● 抜粋本文:

+---+

いつ、何に、どう注目させるか
英語科教育法IIIの模擬授業第2回目。
指導内容は「リーディングのプロセス」
単純にPre-Reading、Reading、Post-Readingの3段階に分けて考えた時、今回はPre-ReadingからReadingまでの2段階に焦点を当てる。
(尚、この次はReadingからPost-Readingまでの流れ)
学生のスケジュールや興味のあるテーマを選んだ都合上、第2回目の模擬授業で早速ALT役を迎えてのTTを実施することとなった。まだ授業の型も整えてあげられていない段階からTTをやってもらうのは少々心苦しくもあったが、準備段階で二人で協力して色々と考えてくれたようでそういうプロセスをきちんと踏んでくれたならよかった。
一緒に教員を目指す人数の少ないチームなので、一緒に授業について色々語る経験を共有すること自体が貴重だ。
今日のログでは生徒役としての大きな課題と、先生役を務めた学生が悩んでいた「生徒にいつ、何に、どう注目させるか」問題を振り返っていきたい。
課題の残る生徒役
模擬授業の後に毎回行なっている対話型模擬授業検討会では、教師役と生徒役がそれぞれの授業中の行動(Do)とその時々のThink、Feel、Wantを共有することで授業のリフレクションを深めていく。
もちろん教師役の学生は一生懸命準備してきた授業を教師役として全うする分、教師役のWantやThinkを引き出すのはそこまで難しくない。
一方で、生徒役については本当にその学齢の生徒に本気でなり切ろうとしない限り、なかなか大学生としての意見から切り離した学習者の思いや行動は見えてこない。
さらに、生徒役が実際の生徒らしく考え、振る舞うことによって、教師役は授業中に色々な思考を巡らせることになる。教師役の実践の中でのリフレクションそして実践の後のリフレクションを深める役割も生徒役は担っているのだ。
自分が学習者のことを理解するためだけでなく、仲間の成長のためにも生徒役としての成長が強く求められる。

+---+

● 元データ:
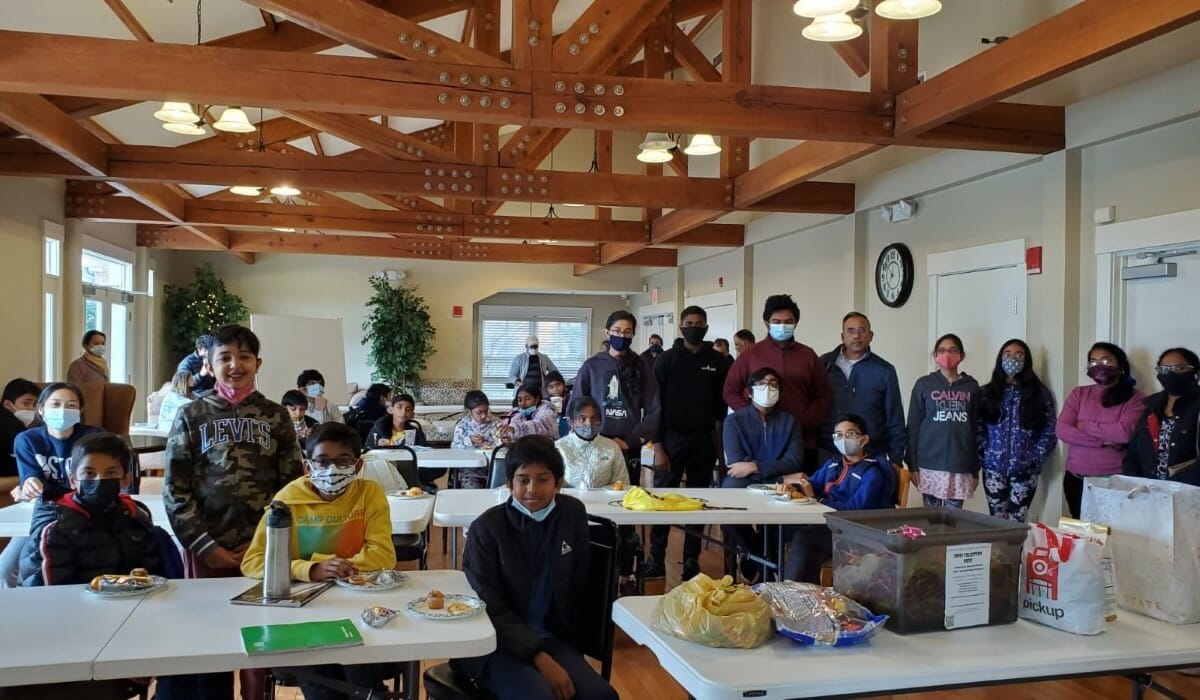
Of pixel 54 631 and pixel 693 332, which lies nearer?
pixel 54 631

+---+

● 作業一覧:
a) 模擬授業の文章によると、対話型模擬授業検討会で教師役と生徒役が共有するものは何か。
b) 模擬授業の文章を、最後の文の後から書き継ぐこと。

● 出力結果:
a) それぞれの授業中の行動(Do)と、その時々のThink、Feel、Wantを共有する。

b)
中学2年生ならどう振る舞うか
"Underline texts including 'because'.というALTからの指示。生徒役は一斉に教科書の本文の中からbecauseという単語を探し始めるのだが、3人の生徒役の手元はそれぞれ微妙に違っている。
1人はbecauseという単語だけに線を引き、1人はbecauseが含まれる文の文頭から文末まで線を引き、もう1人はbecause以下の部分だけ線を引いた。
その後先生の指示でお互いの教科書を見せ合ったところで「あ、単語だけじゃないんだ」と気づいて文全体に線を引き足した。
ここは、もちろん先生側からも色々アクション出来ることはあるけれども、生徒役の振る舞いによって先生役にアクションの必要性を突きつけ、検討会でフォーカスを当てられるようなポイントにすることも出来たはずだ。
例えば、みんながみんなALTからの英語の指示を一回できっちり聞き取って手元を動かしていたが、ALTの指示を一回で理解出来ず周りを見渡したり、「わかんないや〜」と活動を投げ出したりする生徒はいないだろうか。
先生から「ペアでどこに線引いたか見せ合ってみて」と指示された際、1人の生徒には隣の席に誰もおらず自然と3人で体を向け合っていたが、(もちろんそういう動きが自然に出来るようになるような授業作り・学級作りも可能だが)先生役を揺さぶる生徒役の役割としては少々物足りない。
検討会でも「3人でやればいいのかなって察して動いた」というコメントが出たが、その「察し」は中学生としてのものか、それとも。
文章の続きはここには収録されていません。